Data provided
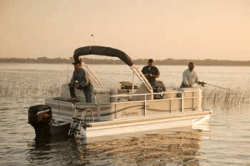 Pontoon boat Rental on Lake Okeechobee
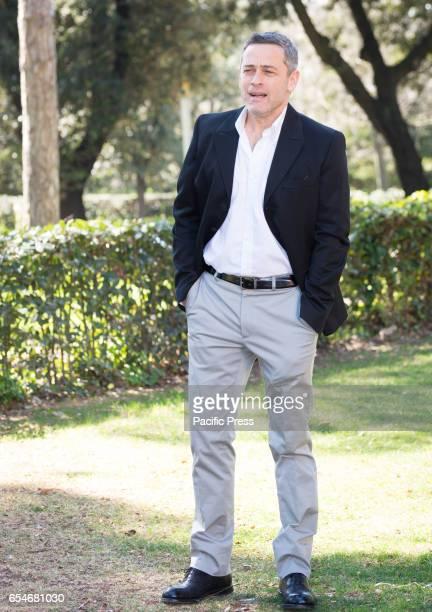 Massimo Poggio attends the photocall of 'La Verità vi spiego sull'Amore'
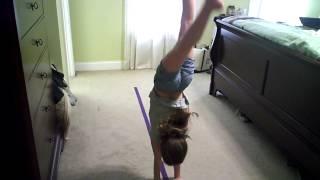 How to make a gymnastics balance beam for less than a $1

Task item
Return the listing above in full and without alteration, excluding its pictures.

Solution for this task
 Pontoon boat Rental on Lake Okeechobee
 Massimo Poggio attends the photocall of 'La Verità vi spiego sull'Amore'
 How to make a gymnastics balance beam for less than a $1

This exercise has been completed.